Theme Lifestyle-related diseases and fracture risk
Title Metabolic syndrome and risk of fractures
Publish Date 2010/01
Author Nobuaki Ito Endocrine Center, Toranomon Hospital
Author Yasuhiro Takeuchi Endocrine Center, Toranomon Hospital
[ Summary ] Patients with metabolic syndrome present abnormal lipid profiles, impaired glucose tolerance and hypertension, all of which are caused by excess visceral fat deposition and insulin resistance. Either hyperinsulinemia or leptin resistance has anabolic effects on bone, while increasing TNF-α actions decrease bone mineral density in patients with visceral adiposity. Hyperglycemia is involved in increases in fracture risk. In contrast, either increased serum levels of triglycerides or low HDL-cholesterol levels reduce fracture risk. Several epidemiological studies have demonstrated that subjects with metabolic syndrome are likely to acquire higher bone mineral density and less fracture risk than control subjects. However, if these data are corrected by body mass indexes, obesity alone may be involved in favorable effects on bone.
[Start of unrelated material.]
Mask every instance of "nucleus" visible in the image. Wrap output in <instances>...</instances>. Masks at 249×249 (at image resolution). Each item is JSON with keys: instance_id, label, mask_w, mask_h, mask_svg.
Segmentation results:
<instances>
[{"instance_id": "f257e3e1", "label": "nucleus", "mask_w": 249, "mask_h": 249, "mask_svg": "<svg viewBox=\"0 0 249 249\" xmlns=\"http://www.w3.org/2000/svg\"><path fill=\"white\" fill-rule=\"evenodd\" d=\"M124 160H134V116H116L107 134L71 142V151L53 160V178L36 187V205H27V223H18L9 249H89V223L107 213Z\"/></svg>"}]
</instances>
Taken together, excess visceral fat may be involved in impairment of bone metabolism resulting in higher levels of fracture risk. However, obesity itself may have anabolic effects on bone that may overcome metabolic derangement which acts against bone. In conclusion, since it is difficult at this time to determine the effects of various components of metabolic syndrome on fractures, we need to establish new strategies to investigate bone metabolism in patients with metabolic syndrome.